◆ SOURCE RECORDS ◆

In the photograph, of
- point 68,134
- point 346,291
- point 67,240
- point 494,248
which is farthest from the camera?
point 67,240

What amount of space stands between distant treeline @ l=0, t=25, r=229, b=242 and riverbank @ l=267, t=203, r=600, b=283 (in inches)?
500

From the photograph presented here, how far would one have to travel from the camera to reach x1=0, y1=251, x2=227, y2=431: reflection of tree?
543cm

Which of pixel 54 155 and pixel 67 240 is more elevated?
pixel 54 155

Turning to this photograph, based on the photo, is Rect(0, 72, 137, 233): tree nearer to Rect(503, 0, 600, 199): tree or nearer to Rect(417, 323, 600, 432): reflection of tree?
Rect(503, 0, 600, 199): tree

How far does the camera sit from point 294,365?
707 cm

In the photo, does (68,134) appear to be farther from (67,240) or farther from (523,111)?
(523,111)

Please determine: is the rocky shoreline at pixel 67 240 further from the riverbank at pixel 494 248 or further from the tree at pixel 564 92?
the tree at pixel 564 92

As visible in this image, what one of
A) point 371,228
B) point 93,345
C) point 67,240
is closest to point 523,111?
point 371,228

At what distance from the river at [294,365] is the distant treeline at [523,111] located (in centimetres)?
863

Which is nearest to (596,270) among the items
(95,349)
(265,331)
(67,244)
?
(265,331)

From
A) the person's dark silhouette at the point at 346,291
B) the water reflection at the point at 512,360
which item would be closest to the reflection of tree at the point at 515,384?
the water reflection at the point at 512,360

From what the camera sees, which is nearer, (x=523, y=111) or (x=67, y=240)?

--

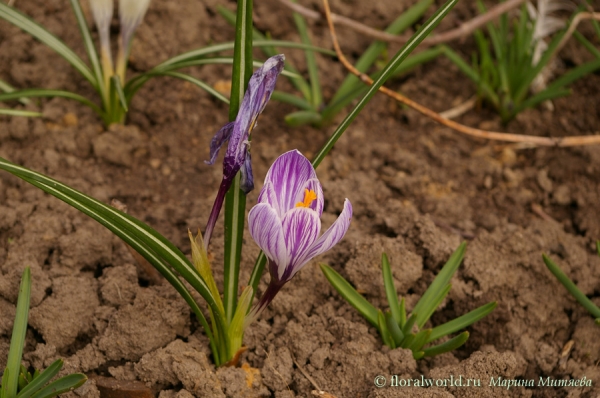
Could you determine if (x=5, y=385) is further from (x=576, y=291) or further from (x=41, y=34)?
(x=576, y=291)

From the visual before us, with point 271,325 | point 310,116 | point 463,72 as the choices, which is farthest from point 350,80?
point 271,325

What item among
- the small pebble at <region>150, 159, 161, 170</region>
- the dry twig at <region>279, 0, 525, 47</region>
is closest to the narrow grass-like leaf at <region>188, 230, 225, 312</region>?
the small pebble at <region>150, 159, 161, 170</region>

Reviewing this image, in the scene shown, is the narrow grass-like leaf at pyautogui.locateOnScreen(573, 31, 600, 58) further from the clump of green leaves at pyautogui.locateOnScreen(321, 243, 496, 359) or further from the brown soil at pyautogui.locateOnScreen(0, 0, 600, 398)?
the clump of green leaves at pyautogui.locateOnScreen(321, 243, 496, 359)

---

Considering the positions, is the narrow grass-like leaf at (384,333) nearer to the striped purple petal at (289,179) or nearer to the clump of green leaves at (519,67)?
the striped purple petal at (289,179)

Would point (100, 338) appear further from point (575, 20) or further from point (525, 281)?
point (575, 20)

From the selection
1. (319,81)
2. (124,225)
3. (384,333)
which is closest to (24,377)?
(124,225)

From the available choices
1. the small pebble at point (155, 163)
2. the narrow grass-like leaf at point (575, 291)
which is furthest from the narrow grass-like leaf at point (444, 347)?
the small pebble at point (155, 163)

◆ DIRECTIONS ◆
Which lines of the records above contain the word "among", counting case? Find each one and copy it out.

◆ SOLUTION TO THE PROBLEM ◆
Which is nearest to (596,270) among the items
What item among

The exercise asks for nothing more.